Assim como neste estudo, um trabalho realizado por Camilo
[8] com mulheres, na mesma faixa etária e com dismenorreia primária,
percebeu-se a redução da dor após o uso da TENS interativa, porém naquele
trabalho quando este método de TENS era comparado com o placebo.
No trabalho de Torrilhas et
al. [5] tal como neste estudo, com mulheres, na mesma faixa etária, também
foram analisados os efeitos da TENS de alta frequência, convencional, na
redução da dor em mulheres com dismenorreia primaria, porém, comparando este
modo de tratamento com o grupo placebo. A TENS de alta e baixa frequência foram
eficazes na redução dos sintomas dolorosos da DP de intensidade moderada a
severa, apresentando diferenças significativas intragrupo, diferente do grupo
placebo no qual não houve diferença [6]. Assim como em nosso estudo, obtiveram
redução da dor com a TENS convencional.
Em nossa revisão teórica, não foram encontrados estudos
comparativos entre o uso da TENS interativo e convencional na dismenorreia
primária. No entanto existem estudos comparativos entre a TENS convencional e
outros métodos de aplicação [5,6,7]. Assim como no estudo de Reis, Souza, Bueno
[7], em que os tratamentos com a utilização da TENS convencional e burst reduziram, igualmente a dor na dismenorreia primária,
observou-se que os dois métodos de TENS, interativo e o convencional, não
diferiram na redução da dor em mulheres com DP.

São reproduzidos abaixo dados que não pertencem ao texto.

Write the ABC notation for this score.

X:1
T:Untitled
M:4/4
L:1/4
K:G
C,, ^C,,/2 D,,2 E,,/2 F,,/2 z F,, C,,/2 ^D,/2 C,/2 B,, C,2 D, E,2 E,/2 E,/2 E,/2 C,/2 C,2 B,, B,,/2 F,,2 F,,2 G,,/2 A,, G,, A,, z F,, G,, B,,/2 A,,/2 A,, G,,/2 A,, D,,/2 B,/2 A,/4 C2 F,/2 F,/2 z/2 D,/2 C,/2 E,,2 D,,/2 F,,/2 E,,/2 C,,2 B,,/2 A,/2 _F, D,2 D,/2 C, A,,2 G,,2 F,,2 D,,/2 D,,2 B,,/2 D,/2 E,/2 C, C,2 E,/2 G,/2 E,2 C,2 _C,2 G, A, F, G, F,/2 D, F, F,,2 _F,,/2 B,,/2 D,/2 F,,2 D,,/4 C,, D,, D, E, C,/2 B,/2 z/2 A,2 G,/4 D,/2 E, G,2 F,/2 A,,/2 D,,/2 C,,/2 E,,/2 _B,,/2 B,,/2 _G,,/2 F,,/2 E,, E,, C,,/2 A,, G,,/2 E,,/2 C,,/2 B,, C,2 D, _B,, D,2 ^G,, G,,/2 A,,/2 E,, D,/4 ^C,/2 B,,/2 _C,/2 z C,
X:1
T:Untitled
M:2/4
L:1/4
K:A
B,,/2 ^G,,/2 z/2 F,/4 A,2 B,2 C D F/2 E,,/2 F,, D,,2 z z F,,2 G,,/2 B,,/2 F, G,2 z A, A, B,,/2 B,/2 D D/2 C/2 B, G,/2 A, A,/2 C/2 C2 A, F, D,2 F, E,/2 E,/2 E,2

Corroborando nossos resultados, com a analgesia mantida no
grupo 1 e 2 por, respectivamente, 07:23 e 05:40 horas, Silva et al. [10]
ao utilizar a TENS convencional (Frequência de 150 Hz, duração de pulso de 50
µs e intensidade aumentada a cada 10 minutos), encontraram diminuição da dor
entre as participantes mesmo após o retorno parcial da mesma após duas horas.
No entanto quando comparados com o grupo controle, constatou que o grupo de
tratamento teve uma redução maior da algia.
Adicionalmente, a alta intensidade, ajustada até o nível
máximo de tolerância, de corrente utilizada neste estudo pode ter sido um
motivo crucial para o resultado de hipoalgesia após o tratamento, já que como
descrito por Claydon et al. [11] os efeitos da
estimulação segmentar de alta intensidade, com diferentes parâmetros
proporcionam efeitos hipoálgicos maiores quando
comparados aos grupos controles e placebo, ao contrário de impulsos de baixa
intensidade.
Este estudo apresentou limitações quanto a sua amostra
devido a necessidade de que as mulheres estivessem no primeiro ou segundo dia
menstrual, sendo uma variável não controlável. Dessa forma, considera-se a
necessidade de estudos novos com um número maior de participantes e ciclos menstruais
e com possibilidade de estratificação por faixa etária. Assim, seria possível
uma melhor identificação dos parâmetros de frequência e duração de pulso na
TENS interativa ou mesmo para manter a analgesia obtida logo após a realização
dos tratamentos.
O uso da TENS interativa e convencional, com intensidade
ajustada até o nível máximo de tolerância, reduz, similar, a dor logo após a
aplicação e o seu retorno parcial em mulheres com dismenorreia primaria.